Saat Tanggung Jawab Sosial Jadi Gimmick: Menulusuri Greenwashing di Perusahaan Indonesia

Oleh : Ibrahim, M.Ak.

Dalam beberapa tahun terakhir, banyak dari perusahaan menerapkan prinsip ekonomi hijau (green economy), hingga berlomba-lomba untuk menampilkan citra “hijau”. Tentu sangat mudah ditemukan berbagai produk yang berlabel eco-friendly di pasaran, mulai dari produk kebutuhan sehari-hari hingga produk perawatan diri dan fesyen. Ini terjadi seiring dengan meningkatnya perhatian masyarakat terhadap krisis iklim yang menjadikan kesadaran lingkungan sebagai tren menjanjikan.

Penerapan green economy sebagai salah satu dari sekian strategi transformasi di bidang perekonomian global yang memegang peran strategis sebagai “game changer” di masa yang akan datang, khususnya dalam mengarahkan paradigma pembangunan di bidang ekonomi yang berkelanjutan. Berdasarkan laporan terakhir yang dipublikasikan oleh Bappenas di tahun 2022, secara umum skor Green Economy Index (GEI) Indonesia mengalami peningkatan selama satu dekade terakhir. Di tahun 2024 lalu, Indonesia menempati posisi ketiga sebagai negara Asia Tenggara dengan skor GEI 41, di bawah Malaysia (43), dan Singapura (55). Skor indeks tersebut dipublikasikan oleh Bain & Company yang bekerjasama dengan berbagai pihak.

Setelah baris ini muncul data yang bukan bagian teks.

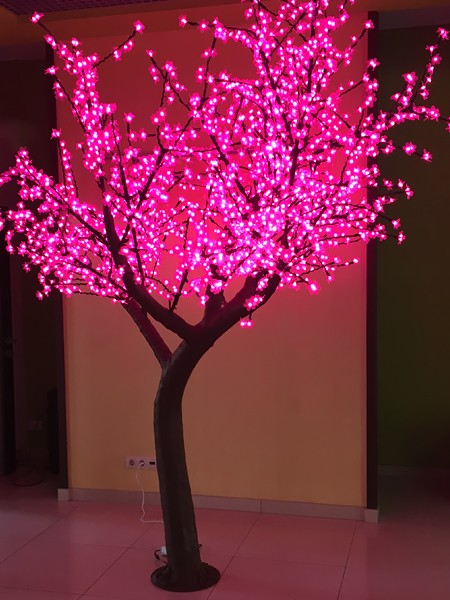 Сакура 3м 2400 светодиодов. Розовая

Mengingat Indonesia sebagai negara kepulauan yang memiliki kekayaan sumber daya alam melimpah, tentunya prinsip green economy menjadi salah satu tantangan tersendiri bagi perusahaan Indonesia. Dengan kondisi ini, apakah Indonesia masih berada di persimpangan jalan dalam mengelola pertumbuhan ekonomi yang berkelanjutan. Kemudian, benarkah strategi yang diadopsi oleh perusahaan di Indonesia yang menyertakan label “hijau”nya, sebagai upaya yang sungguh-sungguh sebagai komitmen terhadap lingkungan dan sosialnya. Atau justru hal tersebut merupakan salah satu strategi jebakan gimmick belaka yang bernama greenwashing.

Greenwashing merupakan suatu strategi yang digunakan oleh perusahaan agar terlihat sangat peduli terhadap dampak lingkungan. Contohnya mengkampanyekan produk dan layanan ramah lingkungan, padahal nyatanya mereka tidak benar-benar melakukan sesuatu yang berdampak dalam kelestarian lingkungan. Terkadang, apa yang mereka kampanyekan itu justru bisa menyesatkan.Perusahaan seringkali menetapkan target untuk menjadi entitas yang lebih ramah lingkungan, tetapi mereka belum tahu bagaimana cara mencapainya. Ini lebih seperti bentuk optimisme yang belum sampai kepada tahap nyata, bukan karena tidak mau, tapi mungkin karena terbentur oleh keterbatasan atau kurangnya arah yang jelas.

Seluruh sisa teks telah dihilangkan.